--- START ---
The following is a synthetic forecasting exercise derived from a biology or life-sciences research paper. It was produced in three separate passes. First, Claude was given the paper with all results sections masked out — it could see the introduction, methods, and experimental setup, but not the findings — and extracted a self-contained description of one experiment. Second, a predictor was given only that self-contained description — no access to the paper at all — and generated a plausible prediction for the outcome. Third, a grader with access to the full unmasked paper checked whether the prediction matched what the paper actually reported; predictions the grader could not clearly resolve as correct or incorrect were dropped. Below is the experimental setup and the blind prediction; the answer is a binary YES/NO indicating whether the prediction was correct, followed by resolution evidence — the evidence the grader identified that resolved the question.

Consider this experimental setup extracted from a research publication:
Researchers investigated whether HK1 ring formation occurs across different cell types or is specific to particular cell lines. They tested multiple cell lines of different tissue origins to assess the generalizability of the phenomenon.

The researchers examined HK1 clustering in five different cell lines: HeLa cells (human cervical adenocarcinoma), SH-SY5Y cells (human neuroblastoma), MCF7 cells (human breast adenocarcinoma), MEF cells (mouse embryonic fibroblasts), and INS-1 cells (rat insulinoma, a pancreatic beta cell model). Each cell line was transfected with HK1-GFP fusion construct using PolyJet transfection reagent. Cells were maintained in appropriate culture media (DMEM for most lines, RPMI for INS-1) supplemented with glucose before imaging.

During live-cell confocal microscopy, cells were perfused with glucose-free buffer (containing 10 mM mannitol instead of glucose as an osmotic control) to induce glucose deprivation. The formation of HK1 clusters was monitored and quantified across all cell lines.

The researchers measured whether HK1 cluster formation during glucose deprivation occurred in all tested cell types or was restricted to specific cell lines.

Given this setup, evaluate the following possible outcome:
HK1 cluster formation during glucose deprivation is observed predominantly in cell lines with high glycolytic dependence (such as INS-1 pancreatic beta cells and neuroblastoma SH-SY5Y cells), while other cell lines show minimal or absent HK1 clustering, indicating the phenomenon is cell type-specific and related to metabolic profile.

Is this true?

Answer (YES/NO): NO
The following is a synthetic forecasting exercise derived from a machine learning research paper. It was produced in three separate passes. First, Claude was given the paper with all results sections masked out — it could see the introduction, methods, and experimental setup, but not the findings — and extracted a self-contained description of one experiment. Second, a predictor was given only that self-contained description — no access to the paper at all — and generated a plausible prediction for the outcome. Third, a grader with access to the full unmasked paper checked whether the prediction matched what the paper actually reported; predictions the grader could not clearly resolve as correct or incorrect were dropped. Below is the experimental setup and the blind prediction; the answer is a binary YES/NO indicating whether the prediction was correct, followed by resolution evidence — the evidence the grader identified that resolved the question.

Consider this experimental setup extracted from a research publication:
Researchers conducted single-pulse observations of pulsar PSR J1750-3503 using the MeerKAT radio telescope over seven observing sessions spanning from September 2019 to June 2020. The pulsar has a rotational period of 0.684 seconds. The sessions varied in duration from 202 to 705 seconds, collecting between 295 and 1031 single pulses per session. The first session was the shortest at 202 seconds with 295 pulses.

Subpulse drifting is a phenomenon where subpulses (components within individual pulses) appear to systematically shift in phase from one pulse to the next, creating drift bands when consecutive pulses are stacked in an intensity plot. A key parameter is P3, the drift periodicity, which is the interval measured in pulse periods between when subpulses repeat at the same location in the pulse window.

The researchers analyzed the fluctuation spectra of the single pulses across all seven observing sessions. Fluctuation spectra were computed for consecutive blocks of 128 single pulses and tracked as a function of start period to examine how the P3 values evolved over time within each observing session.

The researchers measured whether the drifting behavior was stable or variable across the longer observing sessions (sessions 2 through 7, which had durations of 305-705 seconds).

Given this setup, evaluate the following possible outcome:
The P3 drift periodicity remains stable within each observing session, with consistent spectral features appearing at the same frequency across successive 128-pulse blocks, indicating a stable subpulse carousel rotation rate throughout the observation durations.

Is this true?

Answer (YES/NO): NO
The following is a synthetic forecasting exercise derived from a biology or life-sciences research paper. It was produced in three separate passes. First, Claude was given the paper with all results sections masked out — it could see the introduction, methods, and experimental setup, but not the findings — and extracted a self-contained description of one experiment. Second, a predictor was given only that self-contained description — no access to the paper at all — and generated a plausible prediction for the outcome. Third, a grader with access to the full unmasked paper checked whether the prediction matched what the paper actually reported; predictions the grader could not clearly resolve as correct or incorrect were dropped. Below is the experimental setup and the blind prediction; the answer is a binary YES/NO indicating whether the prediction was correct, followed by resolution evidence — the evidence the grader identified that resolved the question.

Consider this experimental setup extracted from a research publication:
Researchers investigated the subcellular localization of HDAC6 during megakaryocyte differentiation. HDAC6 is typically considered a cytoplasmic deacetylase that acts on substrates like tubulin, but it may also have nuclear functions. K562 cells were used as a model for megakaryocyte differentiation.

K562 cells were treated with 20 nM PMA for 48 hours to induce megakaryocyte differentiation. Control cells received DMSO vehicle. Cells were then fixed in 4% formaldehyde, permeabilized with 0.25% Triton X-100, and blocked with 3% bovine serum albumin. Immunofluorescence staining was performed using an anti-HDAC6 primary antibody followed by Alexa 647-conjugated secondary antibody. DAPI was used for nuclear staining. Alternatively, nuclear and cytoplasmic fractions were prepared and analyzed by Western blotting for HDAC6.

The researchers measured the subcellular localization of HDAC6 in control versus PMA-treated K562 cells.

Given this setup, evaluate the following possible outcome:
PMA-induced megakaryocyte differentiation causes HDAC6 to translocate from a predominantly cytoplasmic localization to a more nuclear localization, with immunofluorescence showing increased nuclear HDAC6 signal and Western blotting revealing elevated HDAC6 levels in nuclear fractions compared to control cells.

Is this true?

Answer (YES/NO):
--- END ---
• _Exercise directions_:
Write out every record exactly as it appears above.

• _Answer section_:
The following is a synthetic forecasting exercise derived from a biology or life-sciences research paper. It was produced in three separate passes. First, Claude was given the paper with all results sections masked out — it could see the introduction, methods, and experimental setup, but not the findings — and extracted a self-contained description of one experiment. Second, a predictor was given only that self-contained description — no access to the paper at all — and generated a plausible prediction for the outcome. Third, a grader with access to the full unmasked paper checked whether the prediction matched what the paper actually reported; predictions the grader could not clearly resolve as correct or incorrect were dropped. Below is the experimental setup and the blind prediction; the answer is a binary YES/NO indicating whether the prediction was correct, followed by resolution evidence — the evidence the grader identified that resolved the question.

Consider this experimental setup extracted from a research publication:
Researchers investigated whether HK1 ring formation occurs across different cell types or is specific to particular cell lines. They tested multiple cell lines of different tissue origins to assess the generalizability of the phenomenon.

The researchers examined HK1 clustering in five different cell lines: HeLa cells (human cervical adenocarcinoma), SH-SY5Y cells (human neuroblastoma), MCF7 cells (human breast adenocarcinoma), MEF cells (mouse embryonic fibroblasts), and INS-1 cells (rat insulinoma, a pancreatic beta cell model). Each cell line was transfected with HK1-GFP fusion construct using PolyJet transfection reagent. Cells were maintained in appropriate culture media (DMEM for most lines, RPMI for INS-1) supplemented with glucose before imaging.

During live-cell confocal microscopy, cells were perfused with glucose-free buffer (containing 10 mM mannitol instead of glucose as an osmotic control) to induce glucose deprivation. The formation of HK1 clusters was monitored and quantified across all cell lines.

The researchers measured whether HK1 cluster formation during glucose deprivation occurred in all tested cell types or was restricted to specific cell lines.

Given this setup, evaluate the following possible outcome:
HK1 cluster formation during glucose deprivation is observed predominantly in cell lines with high glycolytic dependence (such as INS-1 pancreatic beta cells and neuroblastoma SH-SY5Y cells), while other cell lines show minimal or absent HK1 clustering, indicating the phenomenon is cell type-specific and related to metabolic profile.

Is this true?

Answer (YES/NO): NO
The following is a synthetic forecasting exercise derived from a machine learning research paper. It was produced in three separate passes. First, Claude was given the paper with all results sections masked out — it could see the introduction, methods, and experimental setup, but not the findings — and extracted a self-contained description of one experiment. Second, a predictor was given only that self-contained description — no access to the paper at all — and generated a plausible prediction for the outcome. Third, a grader with access to the full unmasked paper checked whether the prediction matched what the paper actually reported; predictions the grader could not clearly resolve as correct or incorrect were dropped. Below is the experimental setup and the blind prediction; the answer is a binary YES/NO indicating whether the prediction was correct, followed by resolution evidence — the evidence the grader identified that resolved the question.

Consider this experimental setup extracted from a research publication:
Researchers conducted single-pulse observations of pulsar PSR J1750-3503 using the MeerKAT radio telescope over seven observing sessions spanning from September 2019 to June 2020. The pulsar has a rotational period of 0.684 seconds. The sessions varied in duration from 202 to 705 seconds, collecting between 295 and 1031 single pulses per session. The first session was the shortest at 202 seconds with 295 pulses.

Subpulse drifting is a phenomenon where subpulses (components within individual pulses) appear to systematically shift in phase from one pulse to the next, creating drift bands when consecutive pulses are stacked in an intensity plot. A key parameter is P3, the drift periodicity, which is the interval measured in pulse periods between when subpulses repeat at the same location in the pulse window.

The researchers analyzed the fluctuation spectra of the single pulses across all seven observing sessions. Fluctuation spectra were computed for consecutive blocks of 128 single pulses and tracked as a function of start period to examine how the P3 values evolved over time within each observing session.

The researchers measured whether the drifting behavior was stable or variable across the longer observing sessions (sessions 2 through 7, which had durations of 305-705 seconds).

Given this setup, evaluate the following possible outcome:
The P3 drift periodicity remains stable within each observing session, with consistent spectral features appearing at the same frequency across successive 128-pulse blocks, indicating a stable subpulse carousel rotation rate throughout the observation durations.

Is this true?

Answer (YES/NO): NO
The following is a synthetic forecasting exercise derived from a biology or life-sciences research paper. It was produced in three separate passes. First, Claude was given the paper with all results sections masked out — it could see the introduction, methods, and experimental setup, but not the findings — and extracted a self-contained description of one experiment. Second, a predictor was given only that self-contained description — no access to the paper at all — and generated a plausible prediction for the outcome. Third, a grader with access to the full unmasked paper checked whether the prediction matched what the paper actually reported; predictions the grader could not clearly resolve as correct or incorrect were dropped. Below is the experimental setup and the blind prediction; the answer is a binary YES/NO indicating whether the prediction was correct, followed by resolution evidence — the evidence the grader identified that resolved the question.

Consider this experimental setup extracted from a research publication:
Researchers investigated the subcellular localization of HDAC6 during megakaryocyte differentiation. HDAC6 is typically considered a cytoplasmic deacetylase that acts on substrates like tubulin, but it may also have nuclear functions. K562 cells were used as a model for megakaryocyte differentiation.

K562 cells were treated with 20 nM PMA for 48 hours to induce megakaryocyte differentiation. Control cells received DMSO vehicle. Cells were then fixed in 4% formaldehyde, permeabilized with 0.25% Triton X-100, and blocked with 3% bovine serum albumin. Immunofluorescence staining was performed using an anti-HDAC6 primary antibody followed by Alexa 647-conjugated secondary antibody. DAPI was used for nuclear staining. Alternatively, nuclear and cytoplasmic fractions were prepared and analyzed by Western blotting for HDAC6.

The researchers measured the subcellular localization of HDAC6 in control versus PMA-treated K562 cells.

Given this setup, evaluate the following possible outcome:
PMA-induced megakaryocyte differentiation causes HDAC6 to translocate from a predominantly cytoplasmic localization to a more nuclear localization, with immunofluorescence showing increased nuclear HDAC6 signal and Western blotting revealing elevated HDAC6 levels in nuclear fractions compared to control cells.

Is this true?

Answer (YES/NO):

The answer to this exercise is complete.